Random Walk Model - Terrible sampling but realistic inference?

I built the following model inspired from a Mitzi Morris pydata talk

with pm.Model() as m7:
packed_L_α = pm.LKJCholeskyCov('packed_L_α', n=len(team_dct),
                         eta=2., sd_dist=pm.HalfCauchy.dist(2.5))
L_α = pm.expand_packed_triangular(len(team_dct), packed_L_α)

nu = pm.Uniform('nu', lower=1, upper=100)
α = pm.MvStudentTRandomWalk('alpha', nu=nu, shape=(len(np.unique(t)), len(team_dct)), chol=L_α)
beta = pm.Normal('beta', 0,1)

sigma_y = pm.Exponential('sigma_y', 1) # pm.Normal('sigma_y', 0, 2.5)

ability = pm.Deterministic('ability', α + beta * rank_std.values)
y = pm.Normal('y', ability[t, team1_] - ability[t, team2_], sigma_y, observed = result)
trace7 = pm.sample(1000,  tune=1000)

The model predicts match scores in Serie A (Italian Football) with a latent variable, ability, which is a teams tendency to outscore another team. My personal goal is to be able to infer teams ability and how it changed over time.

The model had 3 divergences and the traceplots look terrible, but a lot of the inference make sense - for instance, AC Milan’s tendency to outscore other teams had a huge leap that matched their performance change.

Milan’s isn’t the only one that makes sense - inference for a lot of these teams look credible and match how they’ve been performing.
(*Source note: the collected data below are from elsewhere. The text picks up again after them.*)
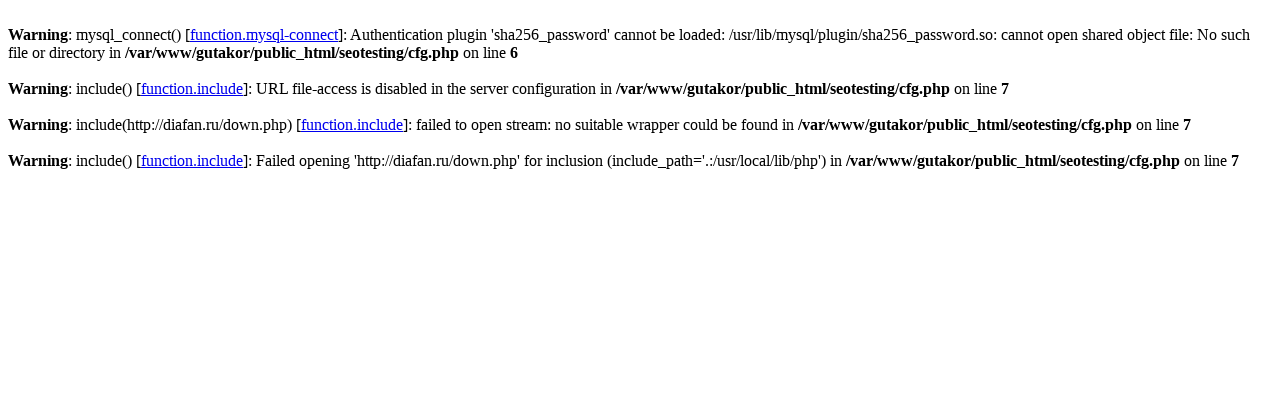

--- FILE ---
content_type: text/html
request_url: http://www.seotesting.ru/personal/Revan
body_size: 429
content:
<br />
<b>Warning</b>:  mysql_connect() [<a href='function.mysql-connect'>function.mysql-connect</a>]: Authentication plugin 'sha256_password' cannot be loaded: /usr/lib/mysql/plugin/sha256_password.so: cannot open shared object file: No such file or directory in <b>/var/www/gutakor/public_html/seotesting/cfg.php</b> on line <b>6</b><br />
<br />
<b>Warning</b>:  include() [<a href='function.include'>function.include</a>]: URL file-access is disabled in the server configuration in <b>/var/www/gutakor/public_html/seotesting/cfg.php</b> on line <b>7</b><br />
<br />
<b>Warning</b>:  include(http://diafan.ru/down.php) [<a href='function.include'>function.include</a>]: failed to open stream: no suitable wrapper could be found in <b>/var/www/gutakor/public_html/seotesting/cfg.php</b> on line <b>7</b><br />
<br />
<b>Warning</b>:  include() [<a href='function.include'>function.include</a>]: Failed opening 'http://diafan.ru/down.php' for inclusion (include_path='.:/usr/local/lib/php') in <b>/var/www/gutakor/public_html/seotesting/cfg.php</b> on line <b>7</b><br />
My question is - how do I take this mis-specified model that might be on to something and make it more properly specified? Example notebook attached (change the extension to .ipynb)

Example Model.py (1.1 MB)

1 Like

Not sure how helpful this is but I have had issues with trying to infer the degrees of freedom of a student t as part of models in the past. I suspect it can be weakly identified. My suggestion would be to try to fix nu to a value that you think is reasonable and see if that helps things!

1 Like

Have you tried using a MvGaussianRandomWalk for the latent ability and StudentT for the observation?

The underlying ability of a team probably doesn’t exhibit jump like behaviour but each individual match result can be far from the expected.

You also need a bias for the home team, I guess the mean of result vector is 0.3 or so.

1 Like

Really good suggestion, makes a lot of sense thank you! I ended up getting a better fit by changing to a GRW, as well as switching from a multivariate to just a no pooling Gaussian random walk and adding an AR1 term. Here’s the model

with pm.Model() as m2c:

# latent variables
team_bias = pm.GaussianRandomWalk('team_bias', sigma=1, shape=(len(np.unique(t)), len(team_dct)), )

mu_form = pm.Normal('mu_form', 0,0.5)
team_form = pm.AR1('team_form', k=mu_form, tau_e=0.1, shape=(len(np.unique(t)), len(team_dct)), )

# home team advantage
mu_home = pm.Normal('mu_home', 0.3, 0.4)
home = pm.Normal('home', mu_home,0.5, shape=len(team_dct))

# prior
sigma_y = pm.HalfNormal('sigma_y', 0.1) # match variance
ability = pm.Deterministic('ability', team_bias + team_form )

mu_match = home[team1_] + ability[t, team1_] - ability[t, team2_]
y = pm.Normal('y', mu=mu_match, sd=sigma_y, observed = result)
trace2c = pm.sample(1000,  tune=1000, return_inferencedata=True)

Two issues I’m running into:

  1. I can’t figure out why having both a RW and an AR1 process lead to the best model. Is that weird theoretically?
  2. Is there a clever way I can add a prior that limits extreme match results and add more weight to predictions around 0? Example of why my current model is problematic below

I don’t think it makes much sense that the probability of Milan scoring 4+ more goals over Parma is the same probability as them drawing or losing.

Indeed having two time series is a bit strange. I think you are over fitting to the data. I only quickly read the code but it seems like ‘t’ data is essentially per a match for each team. The AR1() process has a high standard deviation of innovations so it will essentially fit to each match result, and thus have no predictive power. You could either reduce the sigma or have the t variable apply for a few matches at a time.

As an aside you might be interested to look into pd.factorize(), this could be used rather than your custom codify() function.